Introduction
As an AI enthusiast diving into the fascinating realm of GenerativeAI, you’ve likely wondered at some point how modern large language models (LLMs) like GPT understand intricate meanings of the prompts. We know that the answer lies in the self-attention block of transformers, that forms the base for all modern large language models (LLMs) like GPT, BERT, and T5.
Positional Encodings: Giving Order to the Words
Positional Encodings are a critical component of transformers that aim to solve the challenge of unscrambling words in a sentence. This is part two of the multi-post series on Transformers. In the previous one, we had a look at the self-attention mechanism. In this blog, we’ll break down how Positional Encoding works in self-attention block.
Method 1: Why Not Just Use Integer Indices?
One could simply capture word positions by appending their position in the phrase to the corresponding embedding. For example, in the sentence: “Tom chases Jerry”
If word embeddings of the words “Tom”, “chases” and “Jerry” are Et, Ec and Ej respectively, then
“Tom” → concat( Et + 1 )
“chases” → concat( Ec + 2 )
“Jerry” → concat( Ej + 3 )
However, this method has its own limitations:
- Unbounded Integers: Large integer values would dominate the embedding space, making it difficult for the model to balance learning between token meaning and positional information.
- Discrete Nature: Integer positions are discrete, leading to poor gradient-based learning for training models.
- Relative Positioning: Integer positions don’t capture the relative distances between tokens, which are crucial for understanding context.
Method 2: Sinusoidal Positional Encoding
To overcome these limitations, sinusoidal waves could be used, as they are bounded, continuous and could be used for locating relative positioning. In this method, the integral indices of the words are passed through a sine function to find the new positional encoding of the words.
For example: In the sentence — “Tom chases Jerry”
“Tom” → concat( Et + sin(1) )
“chases” → concat( Ec + sin(2) )
“Jerry” → concat( Ej + sin(3) )
However, this method isn’t perfectly clean either, there are two problems in this method:
- Problem 1: Periodicity of the function
- Problem 2: Adding vs. Concatenating Positional Encodings
How Multi-Head Attention Works: Capturing Multiple Contexts
To solve this issue, Transformers use multiple self-attention blocks for each word — each with its own Key, Query, and Value vectors — hence capturing different contexts in the same set of words, allowing it to handle complex linguistic phenomena effectively.
Conclusion
Understanding Multi-Head Attention and Positional Encoding is what forms a strong foundation to understanding Transformers in their full power. Whether it’s for machine translation, chatbot development, or content generation, understanding these mechanisms is key to harnessing the true potential of modern AI. Transformers have redefined the entire field of NLP, and as we continue to explore their capabilities, we will see even greater advancements in how machines understand and generate human language.
FAQs
Q: What is Positional Encoding?
A: Positional Encoding is a method used in transformers to capture the positional information of words in a sentence.
Q: Why do we need Positional Encoding?
A: Positional Encoding is necessary to solve the challenge of unscrambling words in a sentence.

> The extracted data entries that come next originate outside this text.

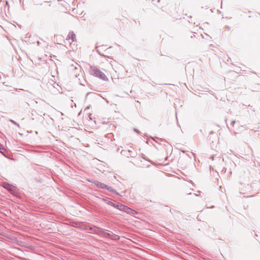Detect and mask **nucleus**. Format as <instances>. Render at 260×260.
<instances>
[{
    "label": "nucleus",
    "mask_w": 260,
    "mask_h": 260,
    "mask_svg": "<svg viewBox=\"0 0 260 260\" xmlns=\"http://www.w3.org/2000/svg\"><path fill=\"white\" fill-rule=\"evenodd\" d=\"M164 142L163 145H166V144H165L166 143H165V142ZM168 143V142H167V143Z\"/></svg>",
    "instance_id": "b1692460"
},
{
    "label": "nucleus",
    "mask_w": 260,
    "mask_h": 260,
    "mask_svg": "<svg viewBox=\"0 0 260 260\" xmlns=\"http://www.w3.org/2000/svg\"><path fill=\"white\" fill-rule=\"evenodd\" d=\"M109 199L108 198H102V201L107 204V202L109 201Z\"/></svg>",
    "instance_id": "2eb2a0df"
},
{
    "label": "nucleus",
    "mask_w": 260,
    "mask_h": 260,
    "mask_svg": "<svg viewBox=\"0 0 260 260\" xmlns=\"http://www.w3.org/2000/svg\"><path fill=\"white\" fill-rule=\"evenodd\" d=\"M4 187L6 188L9 192L12 194H15L17 192V188L14 186L12 184H11L8 182L4 183Z\"/></svg>",
    "instance_id": "20e7f679"
},
{
    "label": "nucleus",
    "mask_w": 260,
    "mask_h": 260,
    "mask_svg": "<svg viewBox=\"0 0 260 260\" xmlns=\"http://www.w3.org/2000/svg\"><path fill=\"white\" fill-rule=\"evenodd\" d=\"M89 72L90 75L98 77L103 81H107L108 80L106 75L95 66L92 67L90 66Z\"/></svg>",
    "instance_id": "f03ea898"
},
{
    "label": "nucleus",
    "mask_w": 260,
    "mask_h": 260,
    "mask_svg": "<svg viewBox=\"0 0 260 260\" xmlns=\"http://www.w3.org/2000/svg\"><path fill=\"white\" fill-rule=\"evenodd\" d=\"M68 38L69 40H71L72 42H74L76 40V35L73 31H70L68 35Z\"/></svg>",
    "instance_id": "6e6552de"
},
{
    "label": "nucleus",
    "mask_w": 260,
    "mask_h": 260,
    "mask_svg": "<svg viewBox=\"0 0 260 260\" xmlns=\"http://www.w3.org/2000/svg\"><path fill=\"white\" fill-rule=\"evenodd\" d=\"M211 157H212V159H213V158H214V155H212V156H211Z\"/></svg>",
    "instance_id": "c85d7f7f"
},
{
    "label": "nucleus",
    "mask_w": 260,
    "mask_h": 260,
    "mask_svg": "<svg viewBox=\"0 0 260 260\" xmlns=\"http://www.w3.org/2000/svg\"><path fill=\"white\" fill-rule=\"evenodd\" d=\"M149 138L150 139H152L153 141H154L155 142H156L157 143H160V142H164L165 143H167V141H165V140L161 139V138H159L156 137H152L151 136H149Z\"/></svg>",
    "instance_id": "1a4fd4ad"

Q: How does Multi-Head Attention work?
A: Multi-Head Attention uses multiple self-attention blocks for each word, each with its own Key, Query, and Value vectors, to capture different contexts in the same set of words.
Q: What are the limitations of Positional Encoding?
A: Positional Encoding has limitations such as unbounded integers, discrete nature, and relative positioning.
Q: How do we overcome the limitations of Positional Encoding?
A: We overcome the limitations of Positional Encoding by using sinusoidal waves and adding positional encodings to the word embeddings.